Contrail tracker design based on Model Predictive Control thought: using quadravalence dynamics of vehicle and kinematic
Separate manufacturing firms equation carries out the prediction of vehicle future state, predicts time domain from k+1 to k+P, when beyond control time domain N time control
System input is constant value, Jin Eryou
δ (k+N-1)=δ (k+N)=δ (k+N+1)=...=δ (k+N-1) (10)
By being defined as follows vector sum matrix:
The prediction output equation of P step vehicle future state: Y can be obtainedp(k)=SxX(k)+SuU(k)

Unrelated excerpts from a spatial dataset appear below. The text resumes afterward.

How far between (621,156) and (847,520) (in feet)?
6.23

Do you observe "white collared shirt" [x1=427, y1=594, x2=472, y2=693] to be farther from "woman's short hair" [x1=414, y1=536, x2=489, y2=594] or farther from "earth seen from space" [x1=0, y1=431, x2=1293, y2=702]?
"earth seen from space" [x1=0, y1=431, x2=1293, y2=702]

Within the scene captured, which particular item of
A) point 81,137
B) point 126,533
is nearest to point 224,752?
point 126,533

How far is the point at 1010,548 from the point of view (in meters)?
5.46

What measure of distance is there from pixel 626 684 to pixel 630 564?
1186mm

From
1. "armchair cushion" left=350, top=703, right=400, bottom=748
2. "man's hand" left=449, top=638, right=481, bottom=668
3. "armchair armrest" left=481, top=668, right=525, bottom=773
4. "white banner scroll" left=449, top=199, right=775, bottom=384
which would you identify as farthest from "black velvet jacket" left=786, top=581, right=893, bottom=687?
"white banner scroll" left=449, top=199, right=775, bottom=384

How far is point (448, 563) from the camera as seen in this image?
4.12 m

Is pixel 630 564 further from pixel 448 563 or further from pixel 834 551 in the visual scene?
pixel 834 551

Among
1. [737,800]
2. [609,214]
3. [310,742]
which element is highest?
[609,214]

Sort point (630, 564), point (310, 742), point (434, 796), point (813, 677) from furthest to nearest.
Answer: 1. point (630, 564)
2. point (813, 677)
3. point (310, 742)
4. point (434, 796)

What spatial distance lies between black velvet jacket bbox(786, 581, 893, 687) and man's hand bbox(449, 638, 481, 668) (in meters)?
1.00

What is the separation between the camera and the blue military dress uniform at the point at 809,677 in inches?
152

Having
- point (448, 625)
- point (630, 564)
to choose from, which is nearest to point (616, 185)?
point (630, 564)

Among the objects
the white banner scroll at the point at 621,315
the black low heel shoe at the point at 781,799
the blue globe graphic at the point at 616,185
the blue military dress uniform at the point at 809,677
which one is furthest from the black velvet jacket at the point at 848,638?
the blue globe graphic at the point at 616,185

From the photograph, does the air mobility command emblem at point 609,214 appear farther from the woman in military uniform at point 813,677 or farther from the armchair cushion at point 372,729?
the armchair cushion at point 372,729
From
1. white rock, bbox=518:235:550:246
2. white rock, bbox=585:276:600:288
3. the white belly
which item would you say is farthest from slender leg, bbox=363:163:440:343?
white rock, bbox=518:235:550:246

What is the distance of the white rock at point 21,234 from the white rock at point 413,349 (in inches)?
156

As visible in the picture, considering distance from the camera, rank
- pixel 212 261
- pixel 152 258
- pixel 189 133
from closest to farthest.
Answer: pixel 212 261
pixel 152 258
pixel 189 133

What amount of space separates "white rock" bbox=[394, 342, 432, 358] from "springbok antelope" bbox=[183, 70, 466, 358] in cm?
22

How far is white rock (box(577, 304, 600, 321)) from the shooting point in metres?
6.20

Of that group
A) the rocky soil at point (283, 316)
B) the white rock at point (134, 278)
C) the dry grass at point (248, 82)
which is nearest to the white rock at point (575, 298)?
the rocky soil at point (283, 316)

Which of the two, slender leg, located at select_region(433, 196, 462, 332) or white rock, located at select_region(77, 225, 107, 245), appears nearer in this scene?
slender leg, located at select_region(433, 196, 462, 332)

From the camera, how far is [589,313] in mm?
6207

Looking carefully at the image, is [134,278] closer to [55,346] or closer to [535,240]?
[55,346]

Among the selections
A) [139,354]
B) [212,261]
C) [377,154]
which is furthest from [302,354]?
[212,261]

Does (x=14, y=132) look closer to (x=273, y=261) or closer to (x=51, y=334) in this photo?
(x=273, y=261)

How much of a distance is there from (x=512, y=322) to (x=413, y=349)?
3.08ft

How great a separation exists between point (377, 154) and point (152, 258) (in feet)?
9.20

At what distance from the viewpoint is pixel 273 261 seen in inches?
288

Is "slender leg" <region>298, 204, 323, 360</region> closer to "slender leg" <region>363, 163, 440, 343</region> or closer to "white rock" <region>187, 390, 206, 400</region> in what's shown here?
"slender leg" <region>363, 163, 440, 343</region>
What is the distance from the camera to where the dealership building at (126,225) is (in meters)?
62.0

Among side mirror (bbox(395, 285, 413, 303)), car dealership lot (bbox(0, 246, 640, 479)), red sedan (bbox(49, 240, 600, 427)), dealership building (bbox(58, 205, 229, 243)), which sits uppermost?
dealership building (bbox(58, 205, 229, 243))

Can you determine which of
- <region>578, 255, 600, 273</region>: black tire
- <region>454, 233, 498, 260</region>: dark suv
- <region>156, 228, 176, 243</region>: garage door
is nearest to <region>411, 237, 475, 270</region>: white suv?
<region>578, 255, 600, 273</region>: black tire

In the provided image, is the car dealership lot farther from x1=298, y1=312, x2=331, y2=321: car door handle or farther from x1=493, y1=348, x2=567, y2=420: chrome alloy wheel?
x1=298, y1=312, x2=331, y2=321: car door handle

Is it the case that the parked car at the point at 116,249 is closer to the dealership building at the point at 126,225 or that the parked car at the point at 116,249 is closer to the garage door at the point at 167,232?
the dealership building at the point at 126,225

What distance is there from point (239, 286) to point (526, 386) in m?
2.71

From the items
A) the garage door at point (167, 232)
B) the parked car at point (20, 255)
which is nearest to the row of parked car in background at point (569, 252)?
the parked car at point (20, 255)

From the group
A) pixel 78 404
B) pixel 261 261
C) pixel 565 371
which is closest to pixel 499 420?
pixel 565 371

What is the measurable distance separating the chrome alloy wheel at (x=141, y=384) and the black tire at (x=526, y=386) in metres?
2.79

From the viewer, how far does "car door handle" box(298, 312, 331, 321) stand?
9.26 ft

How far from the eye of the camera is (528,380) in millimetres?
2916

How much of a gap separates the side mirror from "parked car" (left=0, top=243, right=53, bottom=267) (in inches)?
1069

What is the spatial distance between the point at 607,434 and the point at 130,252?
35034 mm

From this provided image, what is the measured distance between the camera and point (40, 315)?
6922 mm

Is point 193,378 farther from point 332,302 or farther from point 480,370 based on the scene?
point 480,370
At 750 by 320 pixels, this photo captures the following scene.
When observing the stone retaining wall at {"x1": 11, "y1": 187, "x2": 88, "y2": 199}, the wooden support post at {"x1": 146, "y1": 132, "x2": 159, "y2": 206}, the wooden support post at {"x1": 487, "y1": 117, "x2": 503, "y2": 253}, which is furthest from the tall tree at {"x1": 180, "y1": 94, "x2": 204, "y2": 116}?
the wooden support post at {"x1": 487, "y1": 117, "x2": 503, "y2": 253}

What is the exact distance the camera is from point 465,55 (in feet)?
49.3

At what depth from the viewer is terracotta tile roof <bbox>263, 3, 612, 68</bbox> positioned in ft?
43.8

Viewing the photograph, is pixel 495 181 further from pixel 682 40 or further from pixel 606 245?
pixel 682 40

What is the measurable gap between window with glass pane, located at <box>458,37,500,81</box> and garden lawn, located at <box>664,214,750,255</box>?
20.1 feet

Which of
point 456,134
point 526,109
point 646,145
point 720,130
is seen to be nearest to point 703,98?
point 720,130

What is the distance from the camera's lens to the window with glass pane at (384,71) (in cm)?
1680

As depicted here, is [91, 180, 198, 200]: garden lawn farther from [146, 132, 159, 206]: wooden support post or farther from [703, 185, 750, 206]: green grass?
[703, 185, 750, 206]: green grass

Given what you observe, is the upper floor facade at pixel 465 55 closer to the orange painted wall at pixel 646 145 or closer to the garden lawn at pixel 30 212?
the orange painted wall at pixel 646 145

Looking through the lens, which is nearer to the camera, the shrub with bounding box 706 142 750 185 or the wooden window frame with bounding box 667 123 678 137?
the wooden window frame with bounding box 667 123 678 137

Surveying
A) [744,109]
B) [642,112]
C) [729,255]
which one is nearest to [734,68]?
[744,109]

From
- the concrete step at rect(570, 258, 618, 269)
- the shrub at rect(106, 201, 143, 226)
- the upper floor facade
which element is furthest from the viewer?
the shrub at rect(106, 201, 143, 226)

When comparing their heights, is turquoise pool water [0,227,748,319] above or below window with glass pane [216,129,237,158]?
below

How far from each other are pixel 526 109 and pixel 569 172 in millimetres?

Wherein, P is prediction time domain, and N is control time domain, YpIt (k) is the lateral Displacement Sequence of vehicle of prediction output, U (k) is
Control input, in the method i.e. driver input steering wheel angle, SxIt is state variable X to the coefficient matrix of output Y, Su
It is control input U (k) to output Yp(k) coefficient matrix;
While guaranteeing that track path lateral displacement deviation is met the requirements, course changing control input is also limited, therefore fixed
The lateral displacement deviation of adopted track path and driver's go to action are weighted to optimization aim, specifically propose optimization problem:
Objective function
Wherein, Y (k+i), i=1,2 ..., P are the lateral displacement sequence for the control output predicted at the k+i moment, rg(A+i),
I=1,2 ..., P are the lateral displacement referred at the k+i moment, A (k)=(rg(k+1), rg(k+2) ..., rg(k+P))T, A (k+i-
1), i=1,2 ..., N are input vector, i.e. the steering wheel angle input of future N step, UT(k) transposition for being vector U (k);
Weight ΓY, i>=0 is the weighted factor of i-th of PREDICTIVE CONTROL output error, and the weighted factor is bigger, shows it is expected
Corresponding track path lateral displacement deviation is smaller, that is, controls lateral displacement of the lateral displacement closer to reference of output;Weight
ΓU, i>=0 weighted factor inputted for i-th of control, the weighted factor is bigger, shows that desired control input variation is smaller;
Use first itemIt indicates to use side to the requirement of the lateral displacement deviation of track path
Square path trace ability, Section 2 described to offset deviationIt indicates to executing agency, that is, direction
The limitation of disk corner, weight Γy,i, Γu,iFor describe between the two stress or be inclined to degree;
Since U (k) is so that objective function J (k) reaches the smallest control list entries, which is excellent without constraining
Change problem, by seeking local derviation to J (k), then enabling local derviation is that zero can be obtained extreme point U*(k), i.e.,
Arrangement can obtain
By solving optimization problem, control input is found out, the tracking to vehicle desired trajectory is achieved that, because in target
The first item of function is exactly the deviation of prediction locus and desired trajectory.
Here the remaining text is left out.